How to create your first machine learning project: a comprehensive guide

Your first machine learning project

This article is to help you to start with your first machine learning project. Machine learning projects are very important if you are serious about your career as a data scientist. You need to build your profile with a number of machine learning projects. These projects are evidence of your proficiency and skill in this field.

The projects are not necessarily only complex problems. They can be very basic with simple problems. What is important is to complete them. Ideally, in the beginning, you should take a small project and finish it. It will boost your confidence as you have successfully completed it as well as you will get to learn many new things.

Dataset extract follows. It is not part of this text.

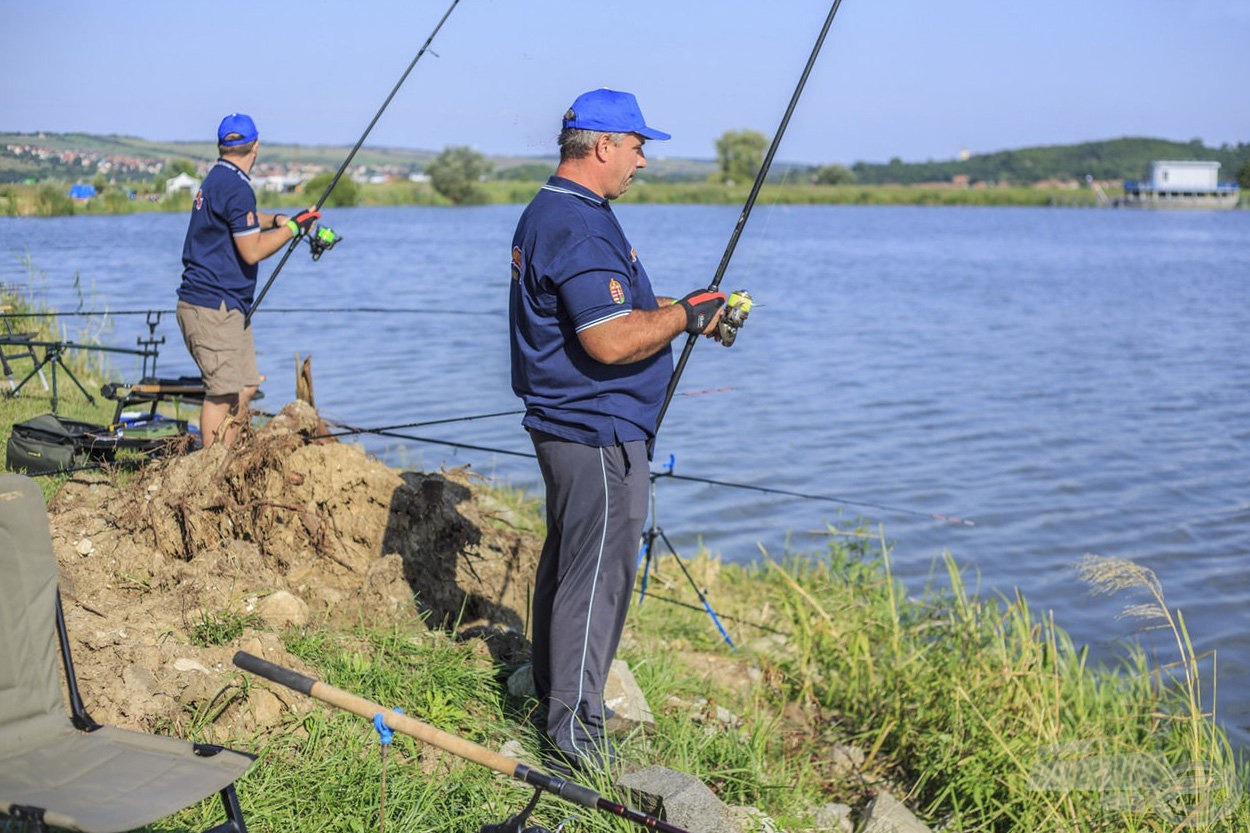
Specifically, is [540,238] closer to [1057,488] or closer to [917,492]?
[917,492]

So, to start with I have also selected a very basic problem which is the classification of Iris data set. You can compare it with the very basic “Hello world” program that every programmer writes as a beginner. The data set is small that’s why easy to load in your computer; consists of a few no. of features only so implementation of any ML algorithm is easier.

I have used here Google Colab to execute the Python code. You can try any IDE you generally use. Feel free to copy the code given here and execute them. The first step is to use the existing code without any error. Afterwards, make little changes to see how the output gets affected or gives errors. This is the most effective way to know a new language as well as its application in Machine Learning.

The steps for first machine learning project

So, without much ado, lets jump to the project. You first need to chalk out the steps of implementing the project.

  • Importing the python libraries
  • Importing and loading the data set
  • Exploring the data set to have a preliminary idea about the variables
  • Identifying the target and feature variables and the independent-dependent relationship between them
  • Creating training and testing data set
  • Model building and fitting
  • Testing the data set
  • Checking model performance with comparison metrics

This is an ideal sequence how you should proceed with the project. As you gain experience you will not have to remember them. Being the first machine learning project I felt it necessary to mention them for further reference.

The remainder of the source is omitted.